In punkto Alkohol waren sich die Experten weitgehend einig: Statt ständig Jagd auf Temposünder zu machen, sollte sich die Polizei lieber verstärkt alkoholisierten Autofahrern widmen, forderte Jörg Elsner, Vorsitzender der AG Verkehrsrecht des Deutschen Anwaltvereins (DAV), noch vor Beginn des Expertentreffens. Hauptursache für Verkehrsunfälle sei nicht überhöhte Geschwindigkeit, sondern Alkohol am Steuer. »Wenn es an Wochenenden nachts verstärkt Pustemarathons gäbe, wäre der Verkehrssicherheit jedenfalls mehr geholfen als mit Blitzmarathons.«

Der Bundesgerichtshof hatte schon 1990 in einem Grundsatzbeschluss den »Grenzwert der absoluten Fahruntüchtigkeit« auf 1,1 Promille Blutalkohol festgesetzt. Wer unter derartigem oder noch höherem Alkoholeinfluss ein Kfz führt, begeht eine Straftat, die mit Freiheits- oder Geldstrafe bedroht ist und zwingend zum Entzug der Fahrerlaubnis führt. Deren Neuerteilung kann die zuständige Behörde vom Nachweis der Eignung zum Führen eines Kraftfahrzeugs durch ein entsprechendes ärztliches oder medizinisch-psychologisches Gutachten abhängig machen.

Räumliche Lokalisierungsdaten:
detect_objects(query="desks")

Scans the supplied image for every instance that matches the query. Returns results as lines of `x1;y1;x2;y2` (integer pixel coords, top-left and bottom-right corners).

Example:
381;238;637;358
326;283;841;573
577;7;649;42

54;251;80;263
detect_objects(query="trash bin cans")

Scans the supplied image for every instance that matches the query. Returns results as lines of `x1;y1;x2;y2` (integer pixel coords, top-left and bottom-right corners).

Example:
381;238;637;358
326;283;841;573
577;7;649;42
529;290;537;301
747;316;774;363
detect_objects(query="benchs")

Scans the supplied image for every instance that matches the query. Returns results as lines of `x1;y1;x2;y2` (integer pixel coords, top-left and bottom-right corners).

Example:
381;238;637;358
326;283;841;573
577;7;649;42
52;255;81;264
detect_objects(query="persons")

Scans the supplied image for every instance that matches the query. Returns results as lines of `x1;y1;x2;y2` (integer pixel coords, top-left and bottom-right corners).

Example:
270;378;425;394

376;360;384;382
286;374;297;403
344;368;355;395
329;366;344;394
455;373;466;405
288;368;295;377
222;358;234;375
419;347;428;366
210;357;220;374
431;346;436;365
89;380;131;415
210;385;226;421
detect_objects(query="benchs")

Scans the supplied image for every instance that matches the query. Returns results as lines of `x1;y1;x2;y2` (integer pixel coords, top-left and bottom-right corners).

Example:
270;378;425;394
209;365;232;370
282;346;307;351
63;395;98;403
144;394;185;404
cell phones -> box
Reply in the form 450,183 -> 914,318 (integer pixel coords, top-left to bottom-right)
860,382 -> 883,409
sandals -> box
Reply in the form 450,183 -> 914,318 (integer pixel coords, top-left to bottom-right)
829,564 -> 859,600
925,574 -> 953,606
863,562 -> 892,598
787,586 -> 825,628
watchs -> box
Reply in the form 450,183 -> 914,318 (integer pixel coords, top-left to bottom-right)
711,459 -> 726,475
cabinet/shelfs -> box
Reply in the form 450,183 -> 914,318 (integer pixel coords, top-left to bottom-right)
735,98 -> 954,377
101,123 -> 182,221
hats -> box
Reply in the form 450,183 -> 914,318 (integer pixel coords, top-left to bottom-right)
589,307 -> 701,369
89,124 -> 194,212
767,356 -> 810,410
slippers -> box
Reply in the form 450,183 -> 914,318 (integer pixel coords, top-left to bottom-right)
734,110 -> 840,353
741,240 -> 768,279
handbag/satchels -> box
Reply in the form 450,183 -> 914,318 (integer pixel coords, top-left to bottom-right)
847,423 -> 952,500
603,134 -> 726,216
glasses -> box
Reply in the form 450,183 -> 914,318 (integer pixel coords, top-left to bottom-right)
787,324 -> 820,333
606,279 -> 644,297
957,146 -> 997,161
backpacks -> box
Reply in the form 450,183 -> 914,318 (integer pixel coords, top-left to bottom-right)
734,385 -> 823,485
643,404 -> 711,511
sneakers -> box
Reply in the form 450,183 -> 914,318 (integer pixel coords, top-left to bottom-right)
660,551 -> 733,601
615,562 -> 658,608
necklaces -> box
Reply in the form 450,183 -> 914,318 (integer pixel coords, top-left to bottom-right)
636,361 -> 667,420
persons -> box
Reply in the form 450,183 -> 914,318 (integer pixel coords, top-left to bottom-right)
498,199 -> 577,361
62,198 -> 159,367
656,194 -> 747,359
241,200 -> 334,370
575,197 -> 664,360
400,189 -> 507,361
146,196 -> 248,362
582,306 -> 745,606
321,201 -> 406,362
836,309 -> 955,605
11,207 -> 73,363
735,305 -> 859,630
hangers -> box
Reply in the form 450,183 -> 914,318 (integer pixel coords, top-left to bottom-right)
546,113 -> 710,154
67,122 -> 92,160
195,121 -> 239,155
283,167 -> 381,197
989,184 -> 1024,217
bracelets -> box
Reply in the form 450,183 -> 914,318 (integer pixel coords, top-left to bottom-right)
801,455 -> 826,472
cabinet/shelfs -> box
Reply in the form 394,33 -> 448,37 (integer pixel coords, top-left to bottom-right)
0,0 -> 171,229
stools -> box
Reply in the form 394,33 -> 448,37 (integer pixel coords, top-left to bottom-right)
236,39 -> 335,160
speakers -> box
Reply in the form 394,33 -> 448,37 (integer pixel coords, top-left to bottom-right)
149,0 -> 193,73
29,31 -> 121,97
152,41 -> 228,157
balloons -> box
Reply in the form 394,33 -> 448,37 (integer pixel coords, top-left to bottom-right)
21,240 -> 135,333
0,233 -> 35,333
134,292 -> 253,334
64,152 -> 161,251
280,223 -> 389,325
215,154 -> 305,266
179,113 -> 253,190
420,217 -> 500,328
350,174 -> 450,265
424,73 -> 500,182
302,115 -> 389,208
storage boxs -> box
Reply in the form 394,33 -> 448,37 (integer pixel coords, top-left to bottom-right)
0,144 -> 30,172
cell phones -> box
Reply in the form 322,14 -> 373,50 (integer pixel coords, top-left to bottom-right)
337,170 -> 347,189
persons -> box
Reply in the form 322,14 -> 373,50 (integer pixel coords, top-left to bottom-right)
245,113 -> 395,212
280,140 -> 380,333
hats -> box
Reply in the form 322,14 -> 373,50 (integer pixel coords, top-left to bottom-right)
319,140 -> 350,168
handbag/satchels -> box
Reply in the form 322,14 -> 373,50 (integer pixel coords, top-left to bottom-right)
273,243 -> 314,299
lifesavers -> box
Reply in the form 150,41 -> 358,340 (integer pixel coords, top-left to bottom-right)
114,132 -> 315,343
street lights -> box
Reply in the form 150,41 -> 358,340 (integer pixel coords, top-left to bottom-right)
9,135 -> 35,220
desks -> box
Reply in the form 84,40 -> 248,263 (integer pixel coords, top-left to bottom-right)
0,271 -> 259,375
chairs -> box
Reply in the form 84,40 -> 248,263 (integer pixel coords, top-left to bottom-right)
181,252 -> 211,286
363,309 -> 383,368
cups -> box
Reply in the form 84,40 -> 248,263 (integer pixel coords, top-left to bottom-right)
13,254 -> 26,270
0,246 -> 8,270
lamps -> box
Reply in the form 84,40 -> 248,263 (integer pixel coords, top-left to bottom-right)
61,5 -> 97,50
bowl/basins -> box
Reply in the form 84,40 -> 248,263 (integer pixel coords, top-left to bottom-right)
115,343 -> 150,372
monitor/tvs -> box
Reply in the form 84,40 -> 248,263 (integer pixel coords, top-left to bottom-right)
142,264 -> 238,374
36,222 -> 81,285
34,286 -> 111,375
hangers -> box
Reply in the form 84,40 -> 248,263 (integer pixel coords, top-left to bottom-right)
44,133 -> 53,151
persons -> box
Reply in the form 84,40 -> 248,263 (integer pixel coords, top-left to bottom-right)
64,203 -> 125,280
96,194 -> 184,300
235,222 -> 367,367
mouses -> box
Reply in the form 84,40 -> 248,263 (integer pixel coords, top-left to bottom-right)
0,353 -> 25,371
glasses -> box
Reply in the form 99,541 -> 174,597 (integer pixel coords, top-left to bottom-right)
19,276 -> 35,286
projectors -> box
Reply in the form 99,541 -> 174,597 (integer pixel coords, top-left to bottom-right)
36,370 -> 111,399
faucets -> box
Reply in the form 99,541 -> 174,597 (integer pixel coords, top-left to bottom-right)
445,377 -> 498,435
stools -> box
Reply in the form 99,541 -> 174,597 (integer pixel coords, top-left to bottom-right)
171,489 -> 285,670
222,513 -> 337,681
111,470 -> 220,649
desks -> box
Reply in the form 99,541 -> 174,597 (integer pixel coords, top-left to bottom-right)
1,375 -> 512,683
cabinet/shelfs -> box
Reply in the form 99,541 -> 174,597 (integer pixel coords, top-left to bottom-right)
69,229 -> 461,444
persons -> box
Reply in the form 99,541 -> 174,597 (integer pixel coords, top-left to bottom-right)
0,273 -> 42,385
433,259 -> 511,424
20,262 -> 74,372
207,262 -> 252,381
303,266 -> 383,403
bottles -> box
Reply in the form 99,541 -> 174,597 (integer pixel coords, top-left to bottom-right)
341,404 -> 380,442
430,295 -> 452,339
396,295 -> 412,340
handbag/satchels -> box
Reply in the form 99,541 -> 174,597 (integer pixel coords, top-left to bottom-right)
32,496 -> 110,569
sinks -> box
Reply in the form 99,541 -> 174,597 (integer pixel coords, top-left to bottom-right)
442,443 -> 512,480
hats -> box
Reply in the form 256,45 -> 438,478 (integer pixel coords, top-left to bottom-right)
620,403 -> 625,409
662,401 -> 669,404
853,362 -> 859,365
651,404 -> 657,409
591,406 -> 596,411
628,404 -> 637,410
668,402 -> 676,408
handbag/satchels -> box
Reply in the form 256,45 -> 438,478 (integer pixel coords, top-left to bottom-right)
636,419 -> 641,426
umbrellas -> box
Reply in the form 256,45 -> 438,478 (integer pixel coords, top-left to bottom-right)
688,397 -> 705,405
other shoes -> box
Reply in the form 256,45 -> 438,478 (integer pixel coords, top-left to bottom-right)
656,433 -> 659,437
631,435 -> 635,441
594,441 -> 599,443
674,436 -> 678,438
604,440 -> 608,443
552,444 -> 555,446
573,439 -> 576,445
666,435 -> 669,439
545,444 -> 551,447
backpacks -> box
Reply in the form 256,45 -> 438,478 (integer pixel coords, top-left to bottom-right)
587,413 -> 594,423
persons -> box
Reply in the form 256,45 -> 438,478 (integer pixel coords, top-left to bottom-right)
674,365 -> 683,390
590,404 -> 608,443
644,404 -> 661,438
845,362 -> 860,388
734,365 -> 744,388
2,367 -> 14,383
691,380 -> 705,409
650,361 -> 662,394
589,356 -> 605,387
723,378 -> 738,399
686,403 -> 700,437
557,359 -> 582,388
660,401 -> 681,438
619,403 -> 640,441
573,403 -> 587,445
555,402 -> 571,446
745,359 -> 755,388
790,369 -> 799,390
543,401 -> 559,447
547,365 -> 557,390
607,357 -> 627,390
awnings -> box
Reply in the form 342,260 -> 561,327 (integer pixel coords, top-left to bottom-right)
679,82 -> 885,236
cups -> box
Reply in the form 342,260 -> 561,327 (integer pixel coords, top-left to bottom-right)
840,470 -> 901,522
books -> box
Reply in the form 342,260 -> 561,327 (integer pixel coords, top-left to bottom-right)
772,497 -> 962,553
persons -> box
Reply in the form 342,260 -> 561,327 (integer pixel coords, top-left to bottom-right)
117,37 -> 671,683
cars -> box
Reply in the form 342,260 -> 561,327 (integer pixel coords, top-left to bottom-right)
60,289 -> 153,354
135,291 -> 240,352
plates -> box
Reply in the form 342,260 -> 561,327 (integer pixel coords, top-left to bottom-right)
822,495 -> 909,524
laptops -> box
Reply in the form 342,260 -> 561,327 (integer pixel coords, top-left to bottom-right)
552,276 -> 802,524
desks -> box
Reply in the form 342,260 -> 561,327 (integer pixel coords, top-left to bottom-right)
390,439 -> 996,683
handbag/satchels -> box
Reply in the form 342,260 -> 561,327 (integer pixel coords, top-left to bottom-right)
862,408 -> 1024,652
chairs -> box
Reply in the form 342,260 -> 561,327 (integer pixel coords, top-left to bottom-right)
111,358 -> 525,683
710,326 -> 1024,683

**Gewünschte Ausgabe:**
Schreibe den Auszug über Alkohol am Steuer im Anschluss an seinen letzten Satz weiter. Die Datensätze werden hier nicht gebraucht.

**Lösung der Aufgabe:**
Die »Klärung von Eignungszweifeln bei Alkoholproblematik« ist speziell in § 13 der Fahrerlaubnisverordnung geregelt. Danach ist ein Gutachten im Ergebnis einer MPU beizubringen bei Anzeichen für Alkoholmissbrauch, bei wiederholten »Zuwiderhandlungen im Straßenverkehr unter Alkoholeinfluss« sowie in Fällen, »wenn ein Fahrzeug im Straßenverkehr bei einer Blutalkoholkonzentration von 1,6 Promille oder mehr oder einer Atemalkoholkonzentration von 0,8 mg/l oder mehr geführt wurde«.

Nach diesem Wert richten sich die meisten Bundesländer, doch in Baden-Württemberg, Bayern und Berlin gibt es MPU-Anordnungen auch schon nach einer erstmaligen Trunkenheitsfahrt ab 1,1 Promille.

Der Arbeitskreis II in Goslar äußerte nun die »Ansicht«, dass künftig generell »die Anordnung der MPU bei Kraftfahrzeugführern bereits ab 1,1 Promille erfolgen sollte«. Die Begründung dafür ist nicht der erreichte »Grenzwert der absoluten Fahruntüchtigkeit«, sondern die »Rückfallwahrscheinlichkeit« erneuten Alkoholmissbrauchs, die mit der festgestellten Promillehöhe steige.

Der DAV lehnt diese Änderung ab, die zum drastischen Anstieg der MPU-Anordnungen führen würde, die für die Betroffenen nicht nur äußerst belastend und kostspielig sind - schätzungsweise die Hälfte fällt zunächst durch -, sondern auch juristisch nicht anfechtbar. »Ein Bürger, der einmal mit 1,1 Promille erwischt wird, ist deshalb noch kein notorischer Trinker, der auch zur MPU muss«, sagte Rechtanwalt Elsner. Das sei ein unzulässiger Generalverdacht.

Ein Argument dafür lieferte der MPU-Arbeitskreis in Goslar selbst: Er sehe »keine fachliche Grundlage für die grundsätzliche Annahme von Eignungs- zweifeln … aufgrund einmaliger Trunkenheitsfahrt unter 1,1 Promille«.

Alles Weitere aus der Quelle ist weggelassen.